**Problema da risolvere**
Trasforma in una tabella Markdown le righe dell'elenco partendo da quella che contiene "How far from the camera's" e arrivando a quella che contiene "the green hillside at pixel 107 77 →", entrambe comprese, con le colonne "Numero" (numero progressivo della riga) e "Riga" (testo della riga), senza le righe vuote. Per favore, lascia fuori le immagini.

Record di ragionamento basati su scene

○ ○ ○ ○

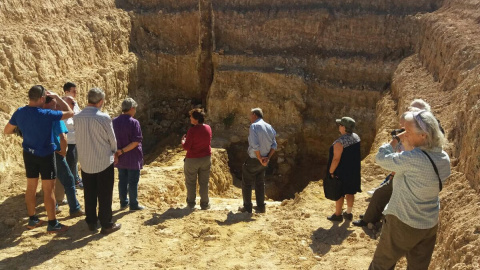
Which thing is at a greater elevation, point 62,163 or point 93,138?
point 93,138

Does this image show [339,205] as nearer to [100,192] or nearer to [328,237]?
[328,237]

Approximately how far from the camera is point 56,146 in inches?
223

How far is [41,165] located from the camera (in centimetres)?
550

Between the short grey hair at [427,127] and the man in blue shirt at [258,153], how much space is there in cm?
336

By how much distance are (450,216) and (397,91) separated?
7.59 m

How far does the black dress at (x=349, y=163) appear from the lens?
588cm

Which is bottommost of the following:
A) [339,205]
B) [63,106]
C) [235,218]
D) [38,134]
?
[235,218]

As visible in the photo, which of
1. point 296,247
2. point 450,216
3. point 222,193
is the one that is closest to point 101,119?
point 296,247

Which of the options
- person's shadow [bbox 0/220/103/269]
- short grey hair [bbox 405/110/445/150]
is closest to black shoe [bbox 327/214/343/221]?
short grey hair [bbox 405/110/445/150]

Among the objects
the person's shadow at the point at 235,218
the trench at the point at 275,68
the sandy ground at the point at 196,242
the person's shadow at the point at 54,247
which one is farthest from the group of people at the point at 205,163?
the trench at the point at 275,68

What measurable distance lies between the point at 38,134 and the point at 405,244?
4.52 metres

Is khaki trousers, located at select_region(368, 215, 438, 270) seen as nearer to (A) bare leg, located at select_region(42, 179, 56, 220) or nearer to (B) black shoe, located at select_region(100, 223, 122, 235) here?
(B) black shoe, located at select_region(100, 223, 122, 235)

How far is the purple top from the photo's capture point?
6.20m

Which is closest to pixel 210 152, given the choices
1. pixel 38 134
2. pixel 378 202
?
pixel 38 134
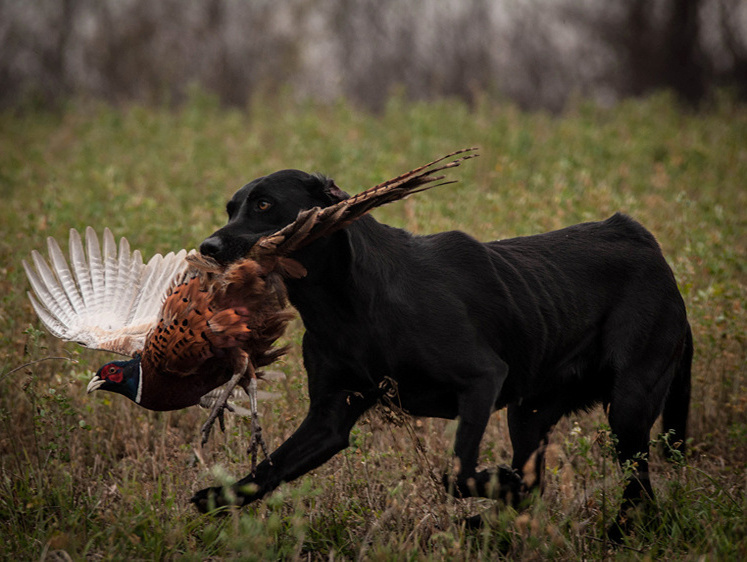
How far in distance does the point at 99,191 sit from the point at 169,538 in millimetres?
6402

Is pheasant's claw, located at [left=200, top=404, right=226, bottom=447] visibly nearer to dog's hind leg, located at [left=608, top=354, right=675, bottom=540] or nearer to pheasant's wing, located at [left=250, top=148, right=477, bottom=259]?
pheasant's wing, located at [left=250, top=148, right=477, bottom=259]

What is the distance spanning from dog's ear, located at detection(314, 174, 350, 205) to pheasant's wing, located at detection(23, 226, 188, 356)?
4.02 feet

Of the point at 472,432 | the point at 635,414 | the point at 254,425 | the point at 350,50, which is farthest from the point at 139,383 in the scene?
the point at 350,50

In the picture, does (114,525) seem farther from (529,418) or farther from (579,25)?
(579,25)

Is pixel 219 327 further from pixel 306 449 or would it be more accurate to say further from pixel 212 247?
pixel 306 449

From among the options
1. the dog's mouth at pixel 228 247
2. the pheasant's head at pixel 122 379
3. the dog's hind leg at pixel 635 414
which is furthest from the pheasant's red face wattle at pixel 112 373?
the dog's hind leg at pixel 635 414

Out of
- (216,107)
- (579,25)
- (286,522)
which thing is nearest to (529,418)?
(286,522)

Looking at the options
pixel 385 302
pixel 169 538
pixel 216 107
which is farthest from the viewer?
pixel 216 107

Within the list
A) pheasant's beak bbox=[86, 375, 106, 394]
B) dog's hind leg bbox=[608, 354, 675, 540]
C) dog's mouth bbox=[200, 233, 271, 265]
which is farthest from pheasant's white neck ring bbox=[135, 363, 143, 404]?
dog's hind leg bbox=[608, 354, 675, 540]

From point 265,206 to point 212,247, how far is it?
271 millimetres

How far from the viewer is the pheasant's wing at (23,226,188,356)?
3.99 metres

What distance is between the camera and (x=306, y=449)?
119 inches

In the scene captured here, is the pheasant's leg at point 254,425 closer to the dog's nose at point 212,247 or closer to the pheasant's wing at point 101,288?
the dog's nose at point 212,247

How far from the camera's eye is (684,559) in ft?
9.22
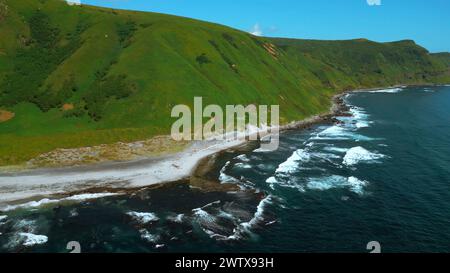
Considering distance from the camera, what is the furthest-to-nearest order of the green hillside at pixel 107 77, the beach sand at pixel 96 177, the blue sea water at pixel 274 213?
the green hillside at pixel 107 77 → the beach sand at pixel 96 177 → the blue sea water at pixel 274 213

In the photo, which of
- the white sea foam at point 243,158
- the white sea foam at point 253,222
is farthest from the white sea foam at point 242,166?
the white sea foam at point 253,222


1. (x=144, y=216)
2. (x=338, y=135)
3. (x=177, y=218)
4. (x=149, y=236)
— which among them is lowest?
(x=149, y=236)

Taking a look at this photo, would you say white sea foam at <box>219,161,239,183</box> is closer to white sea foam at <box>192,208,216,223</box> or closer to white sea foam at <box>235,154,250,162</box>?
white sea foam at <box>235,154,250,162</box>

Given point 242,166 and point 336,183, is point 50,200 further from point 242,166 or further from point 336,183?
point 336,183

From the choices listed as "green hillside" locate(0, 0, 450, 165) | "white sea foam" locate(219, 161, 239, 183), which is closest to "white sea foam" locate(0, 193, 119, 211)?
"green hillside" locate(0, 0, 450, 165)

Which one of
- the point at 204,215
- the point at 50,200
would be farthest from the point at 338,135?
the point at 50,200

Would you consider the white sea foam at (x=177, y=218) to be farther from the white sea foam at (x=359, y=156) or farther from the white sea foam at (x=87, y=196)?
the white sea foam at (x=359, y=156)
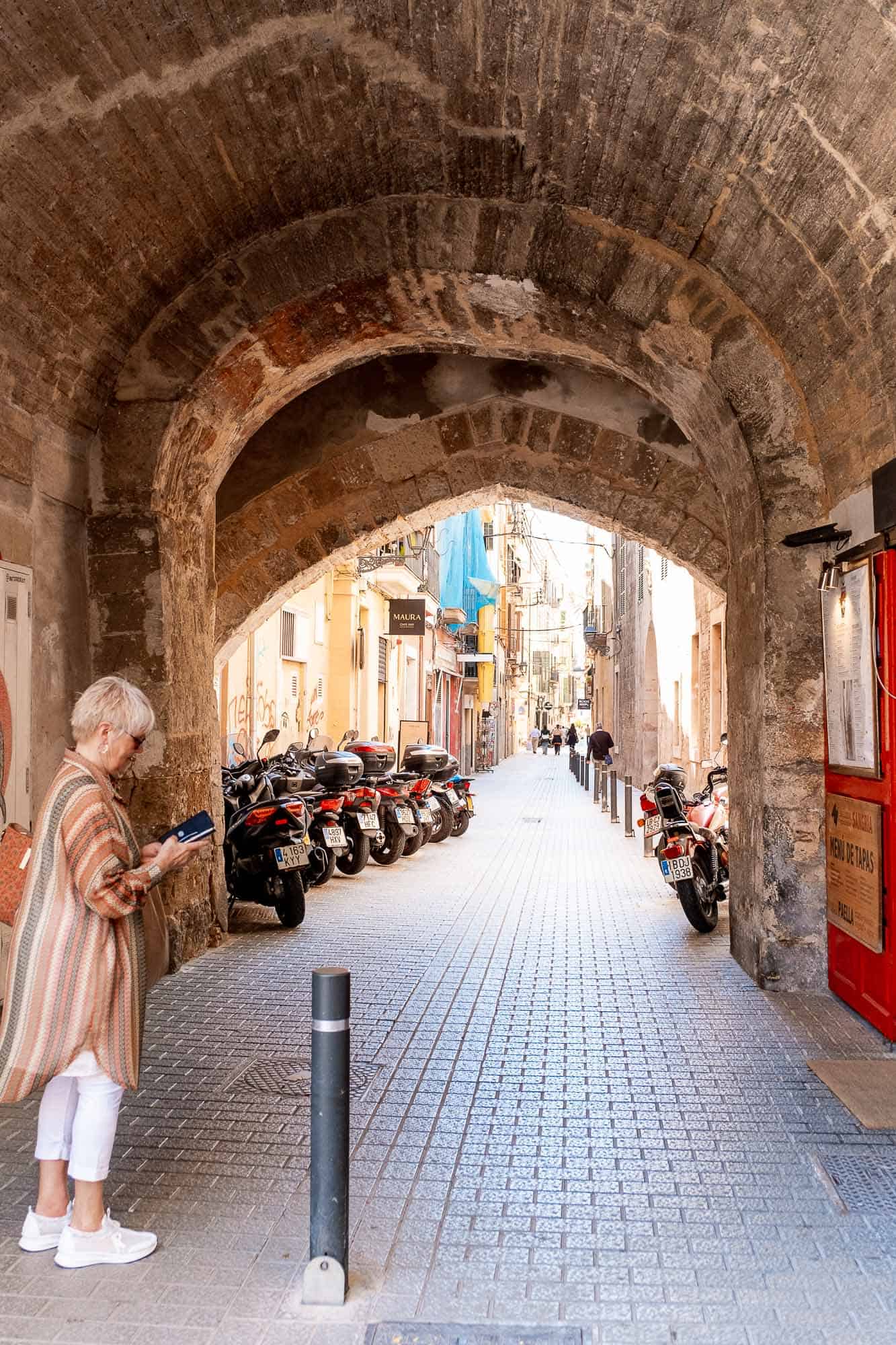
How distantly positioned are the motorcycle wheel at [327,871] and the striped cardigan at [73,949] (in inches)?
266

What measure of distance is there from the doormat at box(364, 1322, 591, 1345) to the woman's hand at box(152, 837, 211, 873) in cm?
127

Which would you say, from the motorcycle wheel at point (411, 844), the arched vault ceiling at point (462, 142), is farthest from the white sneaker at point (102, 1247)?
the motorcycle wheel at point (411, 844)

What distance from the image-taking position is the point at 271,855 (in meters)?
8.33

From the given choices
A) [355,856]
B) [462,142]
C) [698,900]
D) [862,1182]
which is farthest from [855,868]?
[355,856]

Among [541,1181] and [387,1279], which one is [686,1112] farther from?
[387,1279]

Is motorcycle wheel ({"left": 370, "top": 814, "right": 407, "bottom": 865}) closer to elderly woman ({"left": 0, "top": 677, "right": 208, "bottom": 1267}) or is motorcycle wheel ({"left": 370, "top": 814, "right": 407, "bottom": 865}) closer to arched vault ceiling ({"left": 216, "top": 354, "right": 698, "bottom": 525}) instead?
arched vault ceiling ({"left": 216, "top": 354, "right": 698, "bottom": 525})

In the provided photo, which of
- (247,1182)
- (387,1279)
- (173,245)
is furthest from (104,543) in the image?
(387,1279)

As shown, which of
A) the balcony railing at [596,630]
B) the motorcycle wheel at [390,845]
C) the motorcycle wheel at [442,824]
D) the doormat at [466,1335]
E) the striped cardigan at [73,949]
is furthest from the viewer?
the balcony railing at [596,630]

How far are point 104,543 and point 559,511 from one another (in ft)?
16.6

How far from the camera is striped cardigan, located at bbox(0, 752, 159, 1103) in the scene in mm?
3154

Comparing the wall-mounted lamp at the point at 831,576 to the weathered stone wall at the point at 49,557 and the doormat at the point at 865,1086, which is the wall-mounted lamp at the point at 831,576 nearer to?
the doormat at the point at 865,1086

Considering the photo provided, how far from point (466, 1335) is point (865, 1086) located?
253 centimetres

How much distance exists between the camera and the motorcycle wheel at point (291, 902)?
8438mm

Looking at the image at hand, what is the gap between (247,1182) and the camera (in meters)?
3.92
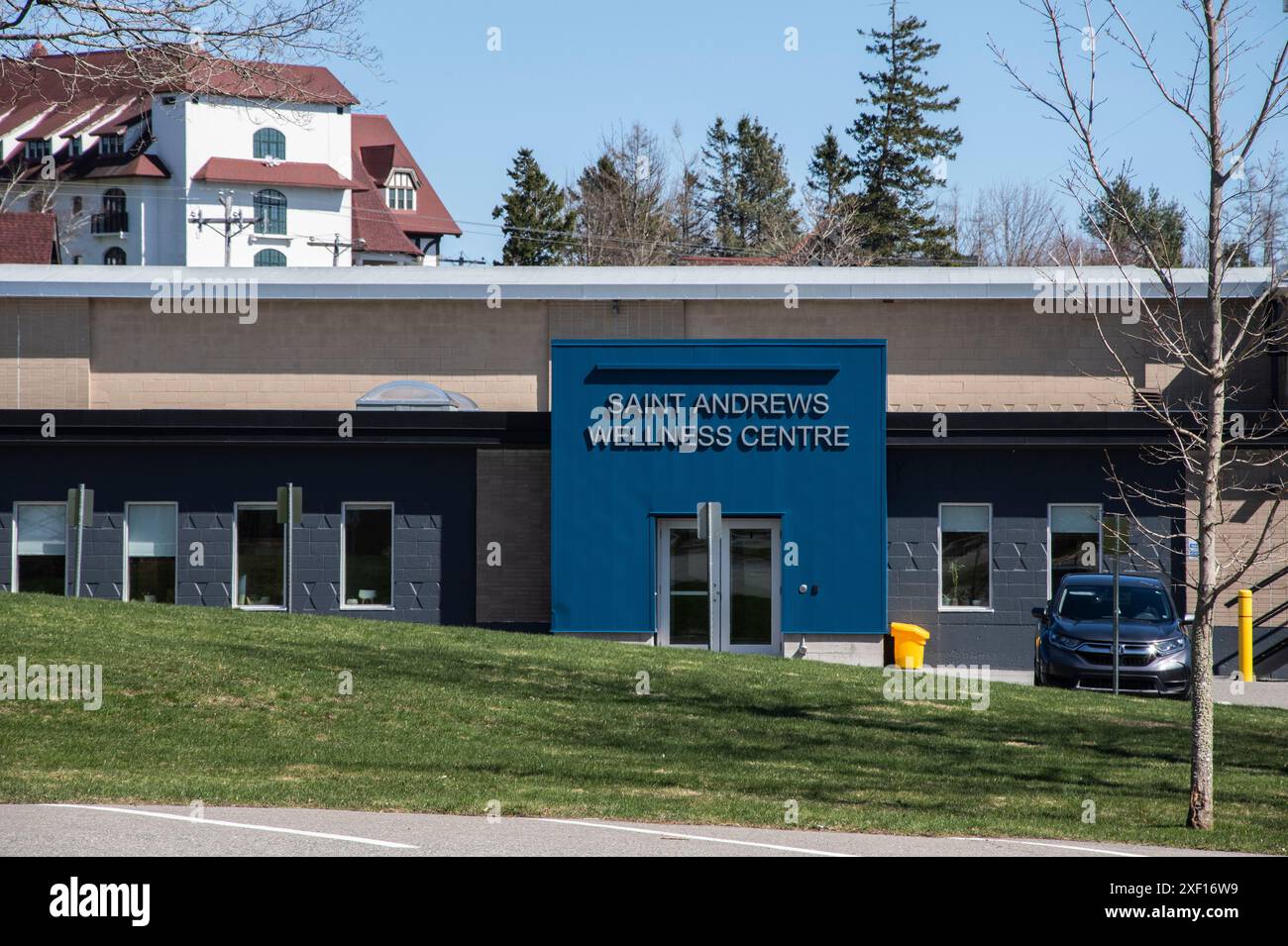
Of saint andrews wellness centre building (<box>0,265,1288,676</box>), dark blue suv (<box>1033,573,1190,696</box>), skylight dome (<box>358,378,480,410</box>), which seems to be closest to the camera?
dark blue suv (<box>1033,573,1190,696</box>)

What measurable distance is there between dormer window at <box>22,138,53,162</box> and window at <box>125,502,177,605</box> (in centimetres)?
7174

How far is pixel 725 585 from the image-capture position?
25.2 meters

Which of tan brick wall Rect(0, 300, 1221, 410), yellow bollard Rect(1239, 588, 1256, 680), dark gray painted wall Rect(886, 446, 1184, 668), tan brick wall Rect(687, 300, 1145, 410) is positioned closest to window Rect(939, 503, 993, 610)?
dark gray painted wall Rect(886, 446, 1184, 668)

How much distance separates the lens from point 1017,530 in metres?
26.3

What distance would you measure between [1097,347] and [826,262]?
36557 mm

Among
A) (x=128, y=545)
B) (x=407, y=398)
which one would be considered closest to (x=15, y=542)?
(x=128, y=545)

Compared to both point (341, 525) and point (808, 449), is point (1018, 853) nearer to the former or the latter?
point (808, 449)

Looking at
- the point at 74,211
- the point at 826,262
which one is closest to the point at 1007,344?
the point at 826,262

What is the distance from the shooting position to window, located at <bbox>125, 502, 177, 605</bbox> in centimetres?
2628

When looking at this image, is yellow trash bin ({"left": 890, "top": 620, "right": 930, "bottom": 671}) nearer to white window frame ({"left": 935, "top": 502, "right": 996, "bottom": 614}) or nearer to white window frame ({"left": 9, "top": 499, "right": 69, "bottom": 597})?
white window frame ({"left": 935, "top": 502, "right": 996, "bottom": 614})

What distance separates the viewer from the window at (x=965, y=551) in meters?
26.5

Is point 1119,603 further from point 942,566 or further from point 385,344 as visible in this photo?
point 385,344

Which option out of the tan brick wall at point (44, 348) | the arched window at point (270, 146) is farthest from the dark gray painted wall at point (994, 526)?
the arched window at point (270, 146)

○ ○ ○ ○

**Risultato esercizio**
| Numero | Riga |
|---|---|
| 1 | How far from the camera's eye is (684,559) in ft? |
| 2 | 9.22 |
| 3 | Considering distance from the camera, what is the furthest-to-nearest order of the green hillside at pixel 107 77, the beach sand at pixel 96 177, the blue sea water at pixel 274 213? |
| 4 | the green hillside at pixel 107 77 → the beach sand at pixel 96 177 → the blue sea water at pixel 274 213 |